Luego de introducir considerables mejoras técnicas a un instrumento óptico usado en
Holanda para anticipar la llegada de los barcos a puerto, Galileo utilizó su telescopio
para examinar los cielos, y en 1609 publicó sus observaciones en un libro titulado El
legado de los astros. La conclusión más importante a la que se puede llegar después de
leer el texto de Galileo es que los astros tienen poco o nada qué ver con los cuerpos
celestiales, perfectos e inmutables, que predicaba la filosofía escolástica. Ni la Luna era
una esfera de plata bruñida, ni la Tierra el único centro de los movimientos
astronómicos, como pueden atestiguar las cuatro lunas que orbitan en torno a Júpiter,
configurando un sistema Copernicano en miniatura. Aunque las observaciones
astronómicas efectuadas por Galileo no constituyen una prueba concluyente de la
veracidad del modelo copernicano, sí le dan un fuerte impulso al demostrar la
incorrección del sistema geocéntrico sustentado por Aristóteles y Ptolomeo, y defendido
por sus discípulos peripatéticos. Mucho menos publicitada, pero no menos importante
que las observaciones de Galileo, fue la publicación en 1609 de Astronomía Nova del
astrónomo protestante Johannes Kepler, en la que se refina el modelo copernicano y se
lleva la astronomía a un grado de sencillez y a una precisión nunca antes alcanzada
mediante los epiciclos de Hiparco que servían como elemento de cálculo en el modelo
de Ptolomeo.
Posiblemente uno de los factores que influyó en mayor grado en la consolidación del
copernicanismo como una nueva visión del mundo haya sido la conmoción que causó el
juicio y la posterior condena de Galileo a manos de la Santa Inquisición, luego de la
publicación en 1633 de su libro titulado Diálogos sobre los dos grandes sistemas del
mundo. Uno de los efectos inmediatos de la decisión eclesiástica fue la de llevar casi a
la extinción la actividad científica y el libre ejercicio de la razón en los reinos y las
colonias del orbe católico –situación de la cual todavía no nos hemos acabado de
reponer–. Entre tanto, en los demás países europeos el modelo de Copérnico fue mejor
recibido, gracias, en parte, a la flexibilidad mental que ofrece la doctrina protestante del
libre examen, que de igual manera que puede conducir al más extremo fanatismo
religioso, también puede hacer posible la obra de un Kepler o de un Newton.

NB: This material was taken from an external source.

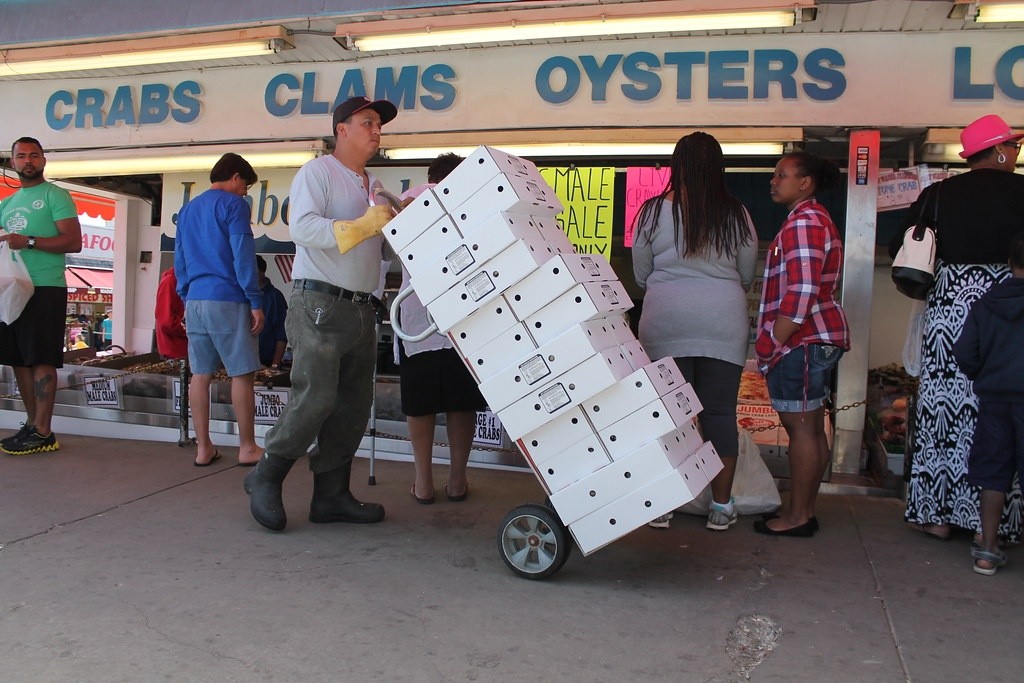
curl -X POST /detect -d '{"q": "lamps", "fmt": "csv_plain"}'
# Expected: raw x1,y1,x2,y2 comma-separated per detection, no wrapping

En el año de 1687 Isaac Newton publicó los Principios matemáticos de la filosofía
natural, o Principia, y al hacerlo sentó las bases de la ciencia moderna. Desde la
ventajosa perspectiva que según sus propias palabras le daba el estar parado sobre los
hombros de dos gigantes, Kepler y Galileo, Newton resolvió el problema matemático
del movimiento astronómico y estableció los principios para el estudio de cualquier otro
problema relacionado con el movimiento de los cuerpos. La asombrosa precisión y
contundencia de los resultados de la mecánica newtoniana, pese a sus limitaciones e
inconsistencias internas, la convirtieron muy pronto en el paradigma del conocimiento,
hasta el punto de ensombrecer o anular toda teoría que no estuviera dentro de sus
lineamientos, tal como sucedió con la teoría ondulatoria de la luz de Christiaan
Huygens.
La aparición de los Principia coincide con un notable avance en el desarrollo de la
tecnología y con el mejoramiento de los instrumentos de medición y de observación
astronómica y microscópica. La humanidad ahora disponía de una teoría confiable y del
conocimiento de las leyes básicas que rigen los fenómenos naturales, y contaba con
instrumentos adecuados para estudiarlos. El propio Newton realizó avances notables en
el estudio de la óptica y en el desarrollo técnico de los telescopios de reflexión. Los
exploradores que se dedicaban al reconocimiento del mundo contaban cada vez con
mejores recursos para realizar sus observaciones. La geodesia y la observación
astronómica, auxiliares indispensables de la navegación y de la exploración hicieron
grandes progresos. La mecánica de Newton no sólo sirvió para explicar que las mareas
y la precesión de los equinoccios son fenómenos de origen gravitacional, sino que
realizó predicciones sobre la deformación de la esfera terrestre por efecto de la rotación.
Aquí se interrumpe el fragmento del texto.